- [DOCUMENT SECTION]

Lucinda Walker has been the Director of the Norwich Public Library since 2002 and is grateful for her colleagues and this remarkable community. Besides books, her favorite things include French roast coffee, skiing, Provincetown, storytelling podcasts and Saturday Night Live. Her favorite time to read is at 3 am. Lucinda lives in Brownsville with her poet husband Peter and two amazing kids, Hartley & Lily.

Sara Trimmer has worn many different professional hats, but has always been a reader, an eclectic one. From cookbooks to philosophy to literature and poetry, she chooses books that teach, inspire, transport – is wild about a good story and can read a well constructed sentence over and over and over again.

Rob Gurwitt works at dailyUV.com, where among other things he gets to enjoy three different book blogs as they come in to the site. He cross-country skis, thinks that after a decade of trying he might have figured out pizza crust, and suspects that he’s going to be spending a lot of time lost in books over the next four years.

- [SUPPLIED MATERIAL]
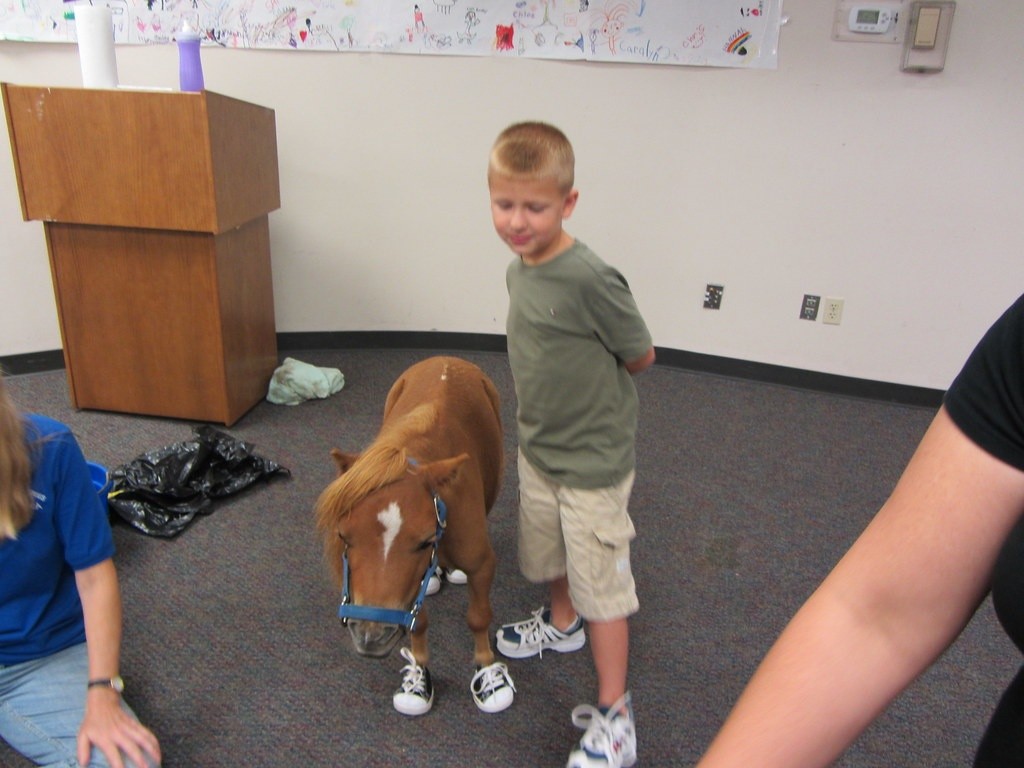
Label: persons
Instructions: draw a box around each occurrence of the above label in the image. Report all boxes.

- [SET PROBLEM 1] In the bios, what time of day does Lucinda Walker like to read?
- [SET PROBLEM 2] Reproduce the passage of the bios beginning with the words containing "Sara Trimmer has" and ending with "and over again.".

- [TASK RESULT 1] 3 am.

- [TASK RESULT 2]
Sara Trimmer has worn many different professional hats, but has always been a reader, an eclectic one. From cookbooks to philosophy to literature and poetry, she chooses books that teach, inspire, transport – is wild about a good story and can read a well constructed sentence over and over and over again.